Whatever the correct outcome, you'd expect it to at least be consistent wouldn't you? Paul also mentioned (and of course I had to double check) that the same thing happens in VS2005.

I thunk about it for a bit. What I realised is that the actual bug is that it worked when the labels were being made invisible.

Why? Well, let's look at our little men.

Windows forms controls are not threadsafe. What this really means that each little man can only do one thing at once, so if you give him too much to do, he gets all flustered. When all the controls on a form are created, the little man responsible for your form has to keep track off all the different controls that you've placed on it. While he's busy watching all these controls, making sure they don't fall asleep and such, if you do something to a control from another 'thread', he loses track of what he was doing. Hence controls are not 'threadsafe'.

When you hook an event on a control, what you've done is asked the little man that's looking after your controls to run some code for you. Running code is pretty hard, and it takes all his thinking power to do. So while he's running your code, he's temporarily ignoring all the other controls that are there - (my wife says like any typical male he can only do one thing at once). If the code that he's running makes any changes to any of the controls he's supposed to be watching, he cant' do anything about it, since he's busy running your code. This is what's known as 'blocking the UI thread' - what you've really done is made that little man too busy to do anything else.

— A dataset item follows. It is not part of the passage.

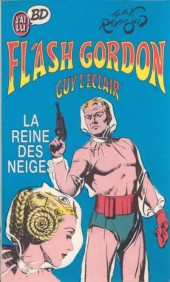 Flash Gordon / Guy l'Éclair - La Reine des neiges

So when does your form get repainted? When this little man isn't running any of your code, he's able to look at his list of things to do and get all his jobs taken care of. People who aren't willing to admit the existence of the little men call this the 'message pump'. When you hook an event, what you're really doing is letting the little man know to call your code when a job appears on his list that you are interested in.

So let's look back at the code from before. All in the one method we're setting the visible property of 7 different controls - well, this shouldn't be done at all, because the little man is busy. Calling Thread.Sleep() when you're within code that's on the UI thread just causes the UI thread to sleep for a little while. Sure, the little man appreciates being able to have a little rest now and again (Thread.Sleep(100) translates to some IL - IL stands for 'Insy-man Language' - that means 'Little man, have yourself 100 beers'. Little men only have little beers, so therefore it doesn't take them very long to drink them. The time it takes to drink about 100 little beers is roughly 100 milliseconds.) but while he's resting, he's still not taking care of his list of things to do.

The discussion we had on the mailing list brought up 3 points that I found interesting.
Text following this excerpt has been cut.